Although encouraged by our findings, there are several important limitations to present. First, our relatively small sample size resulted in limited power for the clustering analysis and follow-up characterization. Obtaining clinical tissue samples from CMI patients is extremely challenging as they are not readily available thus greatly inhibiting the collection of a large sample size. Despite our limited power, we did identify significant underlying structure within the datasets, some of which appeared to be biologically relevant. However, many of the analyses would not have withstood a correction for multiple testing. As one of the primary purposes of this study was to generate hypotheses, we feel it appropriate to examine our results without such an adjustment noting that future work and continued ascertainment would be needed to validate any findings. Another limitation of our study relates to the acquisition of disease relevant patient tissue for gene expression analysis. Our study is not unique in its challenges to ascertain appropriate biological samples for a developmental disease, particularly with respect to developmental stage. Thus, we cannot disregard the implications of this when interpreting our findings.

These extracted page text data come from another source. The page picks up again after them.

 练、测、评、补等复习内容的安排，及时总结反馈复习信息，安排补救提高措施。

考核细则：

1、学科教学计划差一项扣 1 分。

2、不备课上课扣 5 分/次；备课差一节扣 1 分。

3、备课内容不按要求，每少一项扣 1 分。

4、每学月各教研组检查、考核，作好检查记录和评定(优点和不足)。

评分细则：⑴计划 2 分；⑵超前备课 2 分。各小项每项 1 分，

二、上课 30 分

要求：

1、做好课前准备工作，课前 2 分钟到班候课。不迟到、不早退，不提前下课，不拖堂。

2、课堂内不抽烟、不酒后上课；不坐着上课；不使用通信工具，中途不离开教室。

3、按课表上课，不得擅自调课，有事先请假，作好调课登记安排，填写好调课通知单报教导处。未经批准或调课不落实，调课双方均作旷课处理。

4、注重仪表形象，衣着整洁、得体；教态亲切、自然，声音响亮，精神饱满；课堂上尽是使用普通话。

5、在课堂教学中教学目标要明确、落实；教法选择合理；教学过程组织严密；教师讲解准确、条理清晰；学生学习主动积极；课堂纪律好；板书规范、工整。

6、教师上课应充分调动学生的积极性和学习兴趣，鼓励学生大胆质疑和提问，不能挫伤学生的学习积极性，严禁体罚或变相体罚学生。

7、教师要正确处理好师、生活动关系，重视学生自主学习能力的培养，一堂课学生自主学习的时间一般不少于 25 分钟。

However, we did identify several strong biological candidates from the dura analysis providing additional support for its potential relevance. Additionally, due to the small size of the dura samples acquired and the fact that dura is largely comprised of collagen bundles, low RNA yield was obtained resulting in a limited number of samples with RNA remaining for validation experiments. Moreover, due to the unique nature of this study, we are currently unable to replicate our findings using an independent study population. While further validation and replication of our results is vital, our goal by reporting these initial findings is to encourage additional research in this understudied field and the generation of similar datasets to be used for replication and further investigation into the underlying disease biology. Finally, as the underlying biologic mechanism for CMI is currently unknown, it is unclear which tissue at this stage in development would be most biologically relevant. Thus, future studies using other tissue types, including bone and/or the pia-arachnoid layer may further elucidate the biology of CMI and perhaps correlate better with CMI symptoms or structure.